All of the entries below need to be repeated exactly.
******
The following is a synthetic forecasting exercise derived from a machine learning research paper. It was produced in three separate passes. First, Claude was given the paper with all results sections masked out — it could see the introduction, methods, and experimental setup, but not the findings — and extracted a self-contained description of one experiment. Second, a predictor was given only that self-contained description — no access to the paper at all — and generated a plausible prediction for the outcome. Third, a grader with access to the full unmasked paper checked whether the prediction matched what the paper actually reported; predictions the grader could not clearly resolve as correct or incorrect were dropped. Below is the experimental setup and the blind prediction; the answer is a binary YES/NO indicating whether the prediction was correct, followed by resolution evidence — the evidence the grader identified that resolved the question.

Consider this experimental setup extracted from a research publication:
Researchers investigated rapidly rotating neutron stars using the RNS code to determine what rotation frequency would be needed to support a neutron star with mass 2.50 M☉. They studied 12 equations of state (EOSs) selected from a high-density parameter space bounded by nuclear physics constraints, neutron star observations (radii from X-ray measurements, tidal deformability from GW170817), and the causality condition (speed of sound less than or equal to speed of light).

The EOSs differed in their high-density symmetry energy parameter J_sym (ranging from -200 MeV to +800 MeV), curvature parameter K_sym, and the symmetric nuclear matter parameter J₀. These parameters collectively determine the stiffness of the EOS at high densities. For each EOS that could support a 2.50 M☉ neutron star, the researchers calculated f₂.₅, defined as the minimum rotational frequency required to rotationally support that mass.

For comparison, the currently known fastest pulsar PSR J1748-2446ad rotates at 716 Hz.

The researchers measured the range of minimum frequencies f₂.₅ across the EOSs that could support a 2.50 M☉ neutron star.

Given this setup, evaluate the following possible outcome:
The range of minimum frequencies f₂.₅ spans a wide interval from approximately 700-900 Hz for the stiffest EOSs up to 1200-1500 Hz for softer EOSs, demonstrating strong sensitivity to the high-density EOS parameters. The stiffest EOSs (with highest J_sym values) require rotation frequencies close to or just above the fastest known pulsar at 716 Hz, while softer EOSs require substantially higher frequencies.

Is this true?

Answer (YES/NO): NO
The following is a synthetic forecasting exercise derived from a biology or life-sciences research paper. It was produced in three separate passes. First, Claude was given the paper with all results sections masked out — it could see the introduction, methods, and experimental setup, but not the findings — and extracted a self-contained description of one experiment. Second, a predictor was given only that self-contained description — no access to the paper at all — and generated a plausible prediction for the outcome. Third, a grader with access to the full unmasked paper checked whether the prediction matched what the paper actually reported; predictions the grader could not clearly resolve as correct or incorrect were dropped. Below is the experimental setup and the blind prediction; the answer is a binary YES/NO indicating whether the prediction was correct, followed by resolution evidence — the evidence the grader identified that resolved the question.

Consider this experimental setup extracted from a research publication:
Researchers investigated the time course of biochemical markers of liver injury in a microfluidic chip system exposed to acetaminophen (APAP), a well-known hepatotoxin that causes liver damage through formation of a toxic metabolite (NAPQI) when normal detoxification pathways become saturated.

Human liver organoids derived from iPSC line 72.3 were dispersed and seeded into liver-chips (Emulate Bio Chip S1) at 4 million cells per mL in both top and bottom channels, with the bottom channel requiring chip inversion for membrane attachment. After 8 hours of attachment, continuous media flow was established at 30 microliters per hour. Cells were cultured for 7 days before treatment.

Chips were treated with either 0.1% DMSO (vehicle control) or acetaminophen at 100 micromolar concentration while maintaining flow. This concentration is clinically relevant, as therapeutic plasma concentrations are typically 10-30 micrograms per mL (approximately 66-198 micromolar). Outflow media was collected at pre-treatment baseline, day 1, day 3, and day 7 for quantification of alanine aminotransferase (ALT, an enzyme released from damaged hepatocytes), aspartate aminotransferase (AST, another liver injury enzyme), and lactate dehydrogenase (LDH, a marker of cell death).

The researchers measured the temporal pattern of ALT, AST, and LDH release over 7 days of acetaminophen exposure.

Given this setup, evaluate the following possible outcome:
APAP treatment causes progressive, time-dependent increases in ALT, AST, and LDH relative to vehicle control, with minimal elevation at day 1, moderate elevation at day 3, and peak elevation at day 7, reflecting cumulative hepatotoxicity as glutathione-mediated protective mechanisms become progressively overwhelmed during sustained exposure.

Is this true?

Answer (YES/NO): NO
******
- Exercise solution
The following is a synthetic forecasting exercise derived from a machine learning research paper. It was produced in three separate passes. First, Claude was given the paper with all results sections masked out — it could see the introduction, methods, and experimental setup, but not the findings — and extracted a self-contained description of one experiment. Second, a predictor was given only that self-contained description — no access to the paper at all — and generated a plausible prediction for the outcome. Third, a grader with access to the full unmasked paper checked whether the prediction matched what the paper actually reported; predictions the grader could not clearly resolve as correct or incorrect were dropped. Below is the experimental setup and the blind prediction; the answer is a binary YES/NO indicating whether the prediction was correct, followed by resolution evidence — the evidence the grader identified that resolved the question.

Consider this experimental setup extracted from a research publication:
Researchers investigated rapidly rotating neutron stars using the RNS code to determine what rotation frequency would be needed to support a neutron star with mass 2.50 M☉. They studied 12 equations of state (EOSs) selected from a high-density parameter space bounded by nuclear physics constraints, neutron star observations (radii from X-ray measurements, tidal deformability from GW170817), and the causality condition (speed of sound less than or equal to speed of light).

The EOSs differed in their high-density symmetry energy parameter J_sym (ranging from -200 MeV to +800 MeV), curvature parameter K_sym, and the symmetric nuclear matter parameter J₀. These parameters collectively determine the stiffness of the EOS at high densities. For each EOS that could support a 2.50 M☉ neutron star, the researchers calculated f₂.₅, defined as the minimum rotational frequency required to rotationally support that mass.

For comparison, the currently known fastest pulsar PSR J1748-2446ad rotates at 716 Hz.

The researchers measured the range of minimum frequencies f₂.₅ across the EOSs that could support a 2.50 M☉ neutron star.

Given this setup, evaluate the following possible outcome:
The range of minimum frequencies f₂.₅ spans a wide interval from approximately 700-900 Hz for the stiffest EOSs up to 1200-1500 Hz for softer EOSs, demonstrating strong sensitivity to the high-density EOS parameters. The stiffest EOSs (with highest J_sym values) require rotation frequencies close to or just above the fastest known pulsar at 716 Hz, while softer EOSs require substantially higher frequencies.

Is this true?

Answer (YES/NO): NO
The following is a synthetic forecasting exercise derived from a biology or life-sciences research paper. It was produced in three separate passes. First, Claude was given the paper with all results sections masked out — it could see the introduction, methods, and experimental setup, but not the findings — and extracted a self-contained description of one experiment. Second, a predictor was given only that self-contained description — no access to the paper at all — and generated a plausible prediction for the outcome. Third, a grader with access to the full unmasked paper checked whether the prediction matched what the paper actually reported; predictions the grader could not clearly resolve as correct or incorrect were dropped. Below is the experimental setup and the blind prediction; the answer is a binary YES/NO indicating whether the prediction was correct, followed by resolution evidence — the evidence the grader identified that resolved the question.

Consider this experimental setup extracted from a research publication:
Researchers investigated the time course of biochemical markers of liver injury in a microfluidic chip system exposed to acetaminophen (APAP), a well-known hepatotoxin that causes liver damage through formation of a toxic metabolite (NAPQI) when normal detoxification pathways become saturated.

Human liver organoids derived from iPSC line 72.3 were dispersed and seeded into liver-chips (Emulate Bio Chip S1) at 4 million cells per mL in both top and bottom channels, with the bottom channel requiring chip inversion for membrane attachment. After 8 hours of attachment, continuous media flow was established at 30 microliters per hour. Cells were cultured for 7 days before treatment.

Chips were treated with either 0.1% DMSO (vehicle control) or acetaminophen at 100 micromolar concentration while maintaining flow. This concentration is clinically relevant, as therapeutic plasma concentrations are typically 10-30 micrograms per mL (approximately 66-198 micromolar). Outflow media was collected at pre-treatment baseline, day 1, day 3, and day 7 for quantification of alanine aminotransferase (ALT, an enzyme released from damaged hepatocytes), aspartate aminotransferase (AST, another liver injury enzyme), and lactate dehydrogenase (LDH, a marker of cell death).

The researchers measured the temporal pattern of ALT, AST, and LDH release over 7 days of acetaminophen exposure.

Given this setup, evaluate the following possible outcome:
APAP treatment causes progressive, time-dependent increases in ALT, AST, and LDH relative to vehicle control, with minimal elevation at day 1, moderate elevation at day 3, and peak elevation at day 7, reflecting cumulative hepatotoxicity as glutathione-mediated protective mechanisms become progressively overwhelmed during sustained exposure.

Is this true?

Answer (YES/NO): NO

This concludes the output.